My partner Jason was a fit healthy 48-year-old. In the past 10 years he raced in endurance sports, ironman and ultra-trail marathons. He was the last person that anyone would ever think would lose his life to bowel cancer.
Life for our family was amazing but in March last year it was all ripped up in an instant when an ultrasound for a rib injury revealed a 2cm mass in his colon. He was still running park runs when it was found. His only other symptom was a slightly grumbly belly that he put down to a change in diet. He worked in the mines and fatigue was normal for him.
Without private health insurance he was triaged to have a phone appointment with a specialist on the basis his condition didn’t warrant an in-person consultation. He waited several weeks for that appointment.
On that phone call the specialist, who only received his scans just beforehand, quickly picked up that his condition was in fact urgent and arranged a colonoscopy. That later confirmed the mass was an adenocarcinoma.
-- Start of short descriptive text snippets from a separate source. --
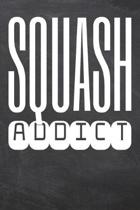 Squash Addict: Squash Notebook, Planner or Journal - Size 6 x 9 - 110 Dotted Pages - Office Equipment, Supplies -Funny Squash Gift Id
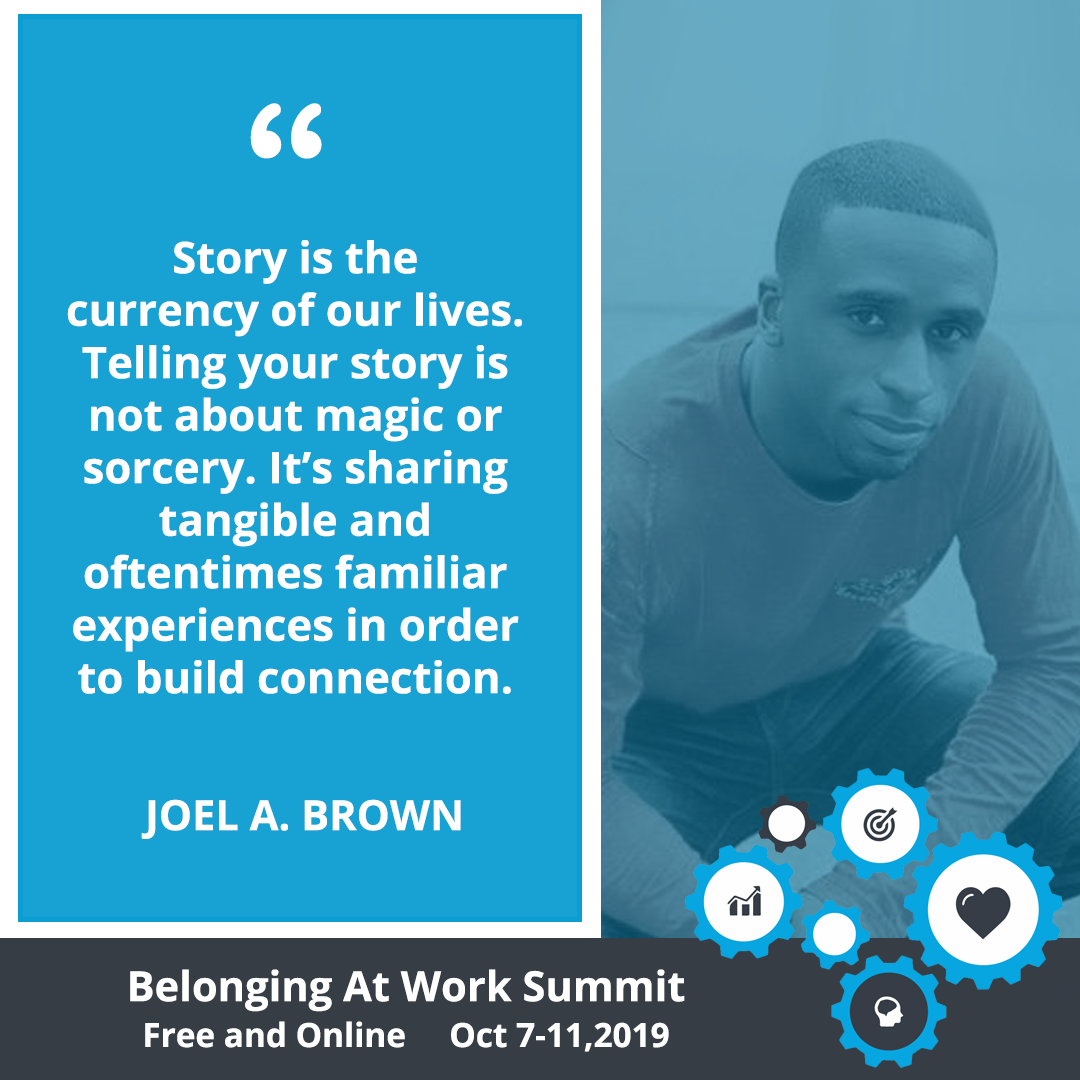 Joel A. Brown is one of the Belonging At Work Summit's featured speakers. On thursday, October 10, he will share his wisdom and expertise on how to excavate, refine and confidently share your diversity story. You can register for the summit for free by visiting:  http://www.belongingatworksummit.com/ .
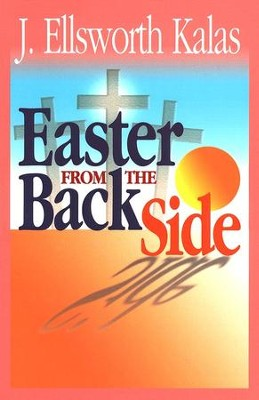 Easter from the Back Side  - Slightly Imperfect  -     By: J. Ellsworth Kalas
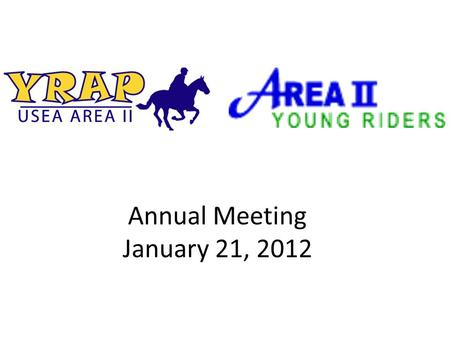 Annual Meeting January 21, 2012. What is the Area 2 Young Rider Program? The Young Riders program is offered through the USEA for riders twenty-one years.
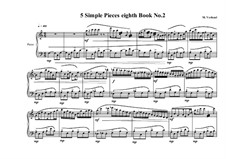 5 Simple pieces for piano: Eighth book No.2, MVWV 719 by Maurice Verheul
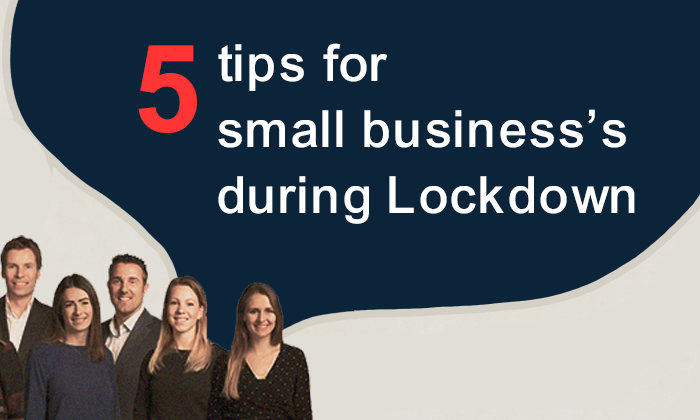 5 Tips for smaill businesses during lockdown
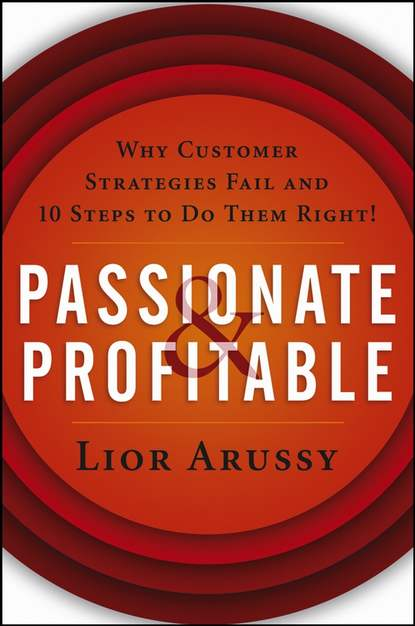 Обложка «Passionate and Profitable. Why Customer Strategies Fail and Ten Steps to Do Them Right!»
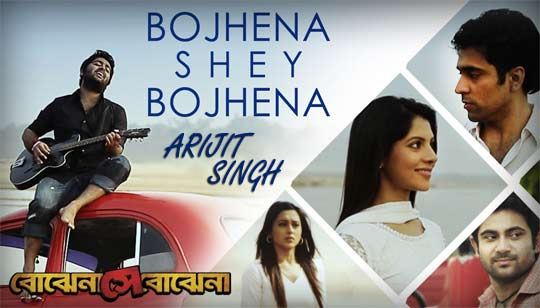 Bojhena Se Bojhena by Arijit Singh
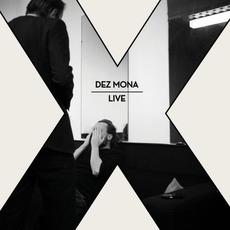 X (live) by Dez Mona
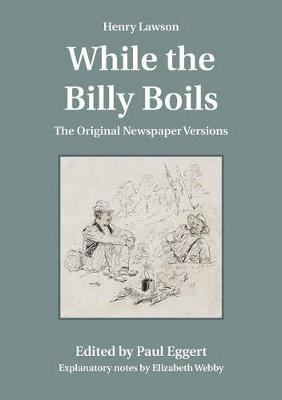 Henry Lawson While the Billy Boils: The Original Newspaper Versions by Paul Eggert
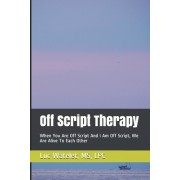 Off Script Therapy: When You Are Off Script and I Am Off Script, We Are Alive to Each Other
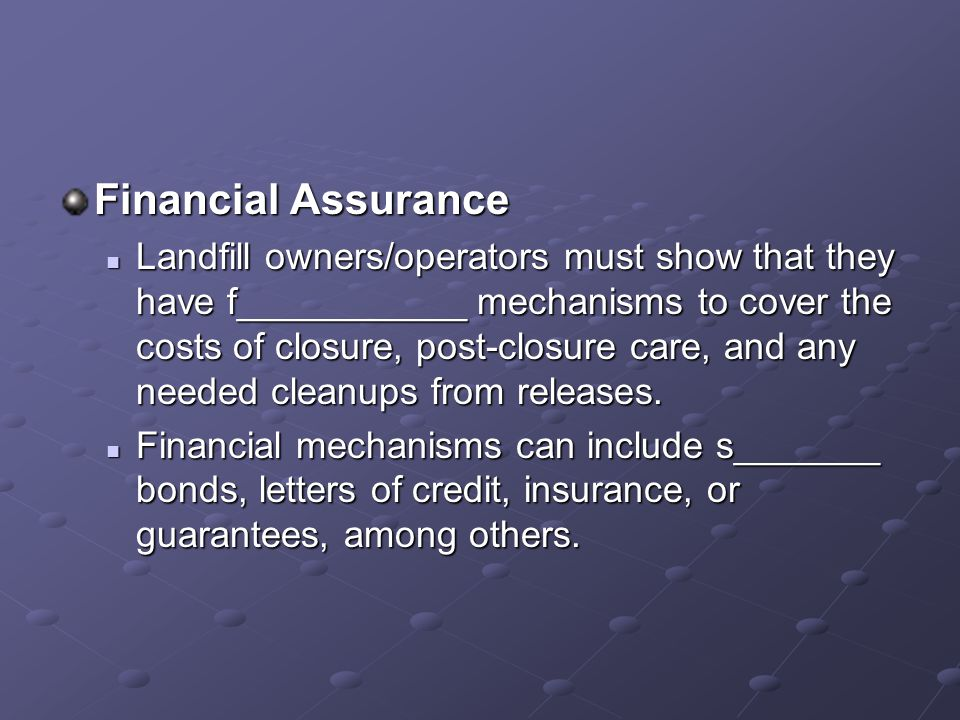 Financial Assurance Landfill owners/operators must show that they have f___________ mechanisms to cover the costs of closure, post-closure care, and any needed cleanups from releases.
He was then rushed into more scans and a PET scan.
Then came the devastating words from his specialist ‘I’m so sorry the scans were not good’. He had extensive metastasis throughout his liver and peritoneum. It was inoperable and incurable. Jason calmly said it was ok, that’s ok …I screamed and threw up. I asked her how could that even be possible? Are you sure that’s right – how can he have Stage 4 cancer with virtually no symptoms ?? We were also told that they would have to hustle to get him into an oncologist immediately as there was a 2 month wait for an appointment.
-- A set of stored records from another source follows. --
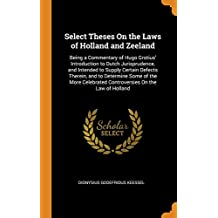 Select Theses On the Laws of Holland and Zeeland: Being a Commentary of Hugo Grotius' Introduction to Dutch Jurisprudence, and Intended to Supply ... Controversies On the Law of Holland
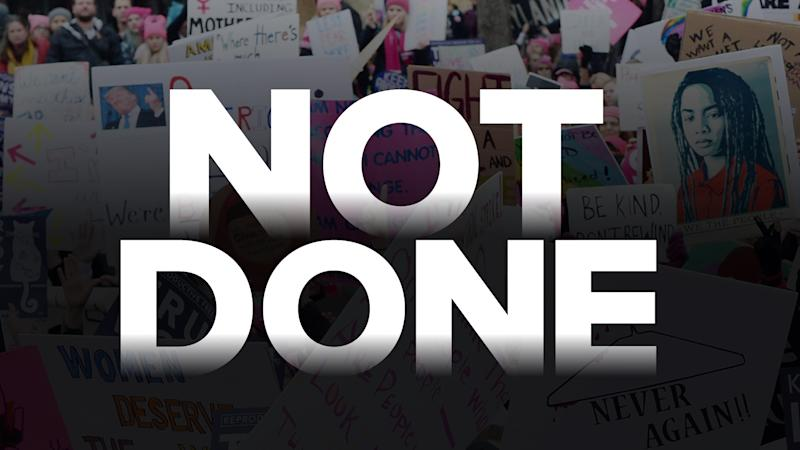 Set to premiere in June on PBS is Not Done, about all that's happened in the Women's Movement since 2013 — and all that's still to be done.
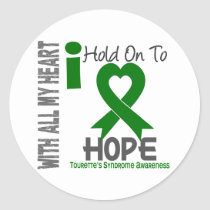 I Hold On To Hope Tourette's Syndrome Classic Round Sticker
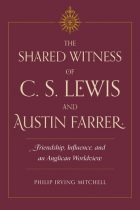 The Shared Witness of C. S. Lewis and Austin Farrer cover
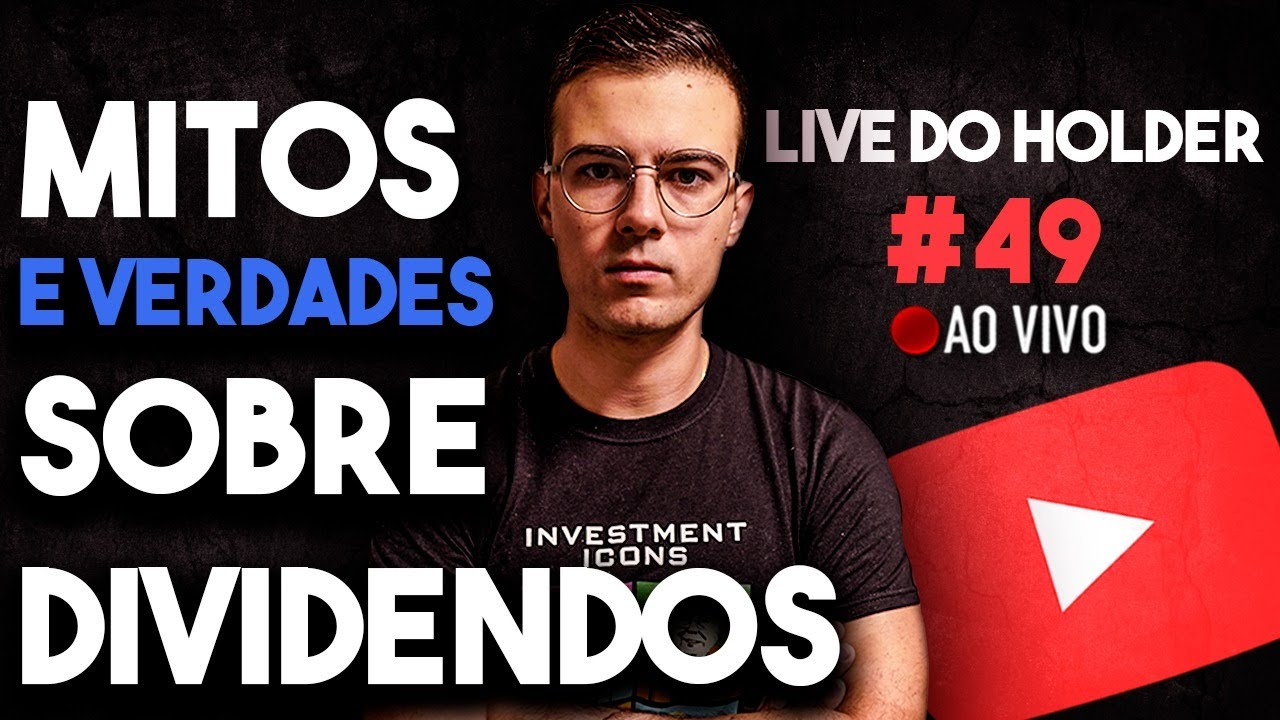 Live do Holder #49 - MITOS E VERDADES SOBRE DIVIDENDOS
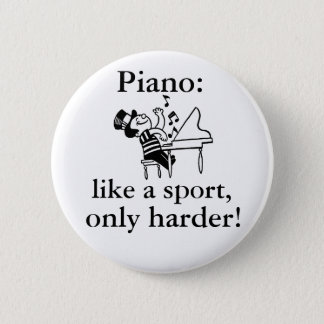 Piano: Like a sport 6 Cm Round Badge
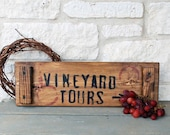 SALE, Vineyard Tours sign wine crate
We were then sent away for several weeks with little contact until his first oncology appointment.
Jason had a KRAS g12c mutation for which treatment options to date are limited. Palliative chemo was his only option to try, and we were advised that peritoneal mets were notoriously unreceptive to chemo. He was fighting for time and time only.
He commenced on Folfoxiri but by that time, and with his health rapidly declining, he didn’t tolerate it well. The first round put him in hospital. He had several more rounds of modified chemotherapy but unfortunately it had little impact on his disease.
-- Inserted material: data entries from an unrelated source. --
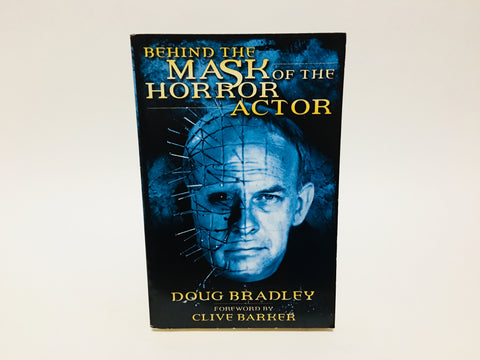Behind the Mask of the Horror Actor by Doug Bradley 2004 UK Edition Softcover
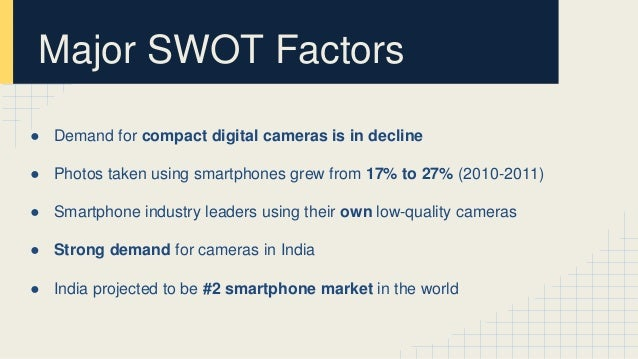 nikon digital camera swot analysis The report uses swot analysis for the evaluation of major players in the wifi cameras market in this report, the global wifi cameras market is valued at usd xx million in 2018 and is expected to reach usd xx million by the end of 2025, growing at a cagr of xx% between 2018 and 2025.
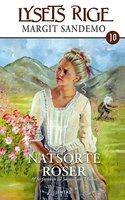 Lysets rige 10 - Natsorte roser - Margit Sandemo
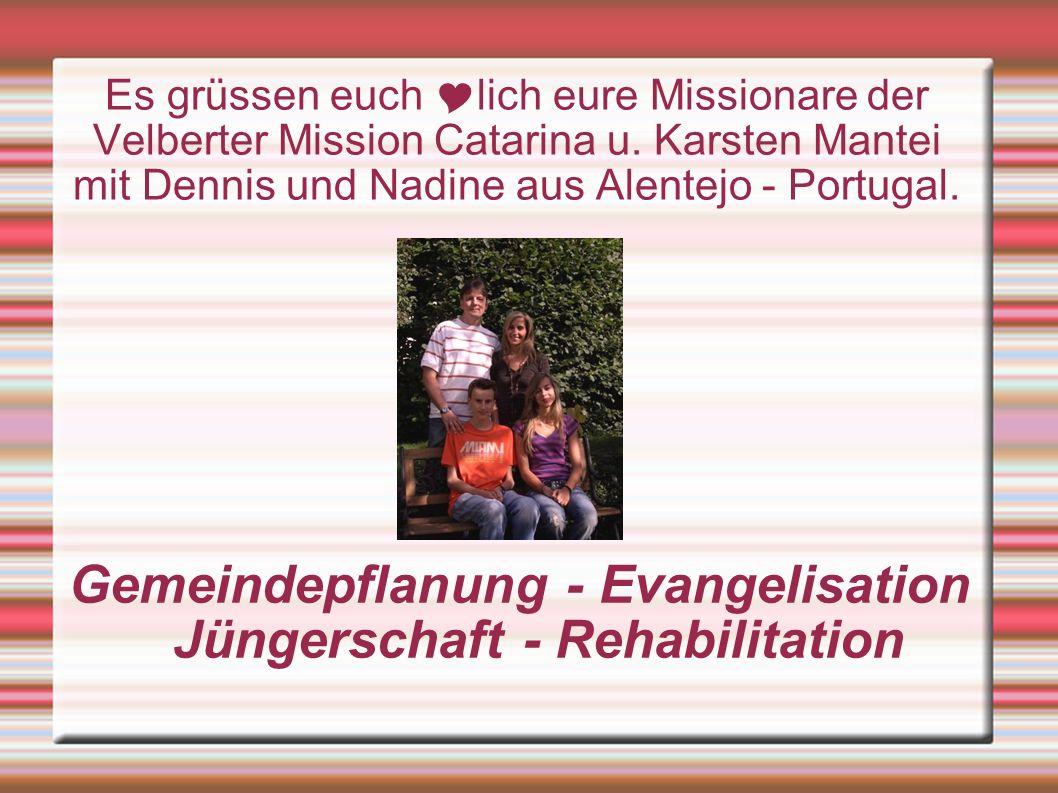 Gemeindepflanung - Evangelisation Jüngerschaft - Rehabilitation Es grüssen euch lich eure Missionare der Velberter Mission Catarina u.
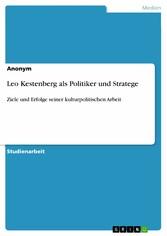 Leo Kestenberg als Politiker und Stratege - Zie...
Jason spent many weeks in hospital fighting to overcome several bowel obstructions caused by the location of his cancer spread.
With COVID restrictions we lost weeks of precious time with him as we weren’t allowed to see him. He faced some of his most difficult times alone, whilst I was away from him at home trying to keep our life together for our baby girl who was 18 months old at the time.
Ultimately, one last major obstruction cause by his peritoneal cancer resulted in an inoperable perforation and he passed away in September, six-months after diagnosis, at the age of 49.
We have since discovered that there was a family history of bowel cancer on the side of his family he was estranged from. With that history, his mutation and the lack of current treatments the only thing that could have saved his life is if the screening age had been lower than 50.
Jason loved life and adventure. From his diagnosis he never wanted to know time frames or prognosis. He didn’t want it to take away from living every day as fully as he could still. He remained hopeful and optimistic that he could beat his diagnosis right till the very end.
In his memory, his brother, myself and a team are planning to complete the Ultra Trail 50km race in the Blue Mountains in October…in the year he would have turned 50 which is also the current screening age. We have raised $9,000 so far for Bowel Cancer Australia and aim to smash our fund-raising target of $10,000.
I also want to be a voice in fighting to change the perception that only those over 50 are diagnosed with bowel cancer. To fight for lowering the screening age. To improve the treatment options and support for younger families impacted by bowel cancer.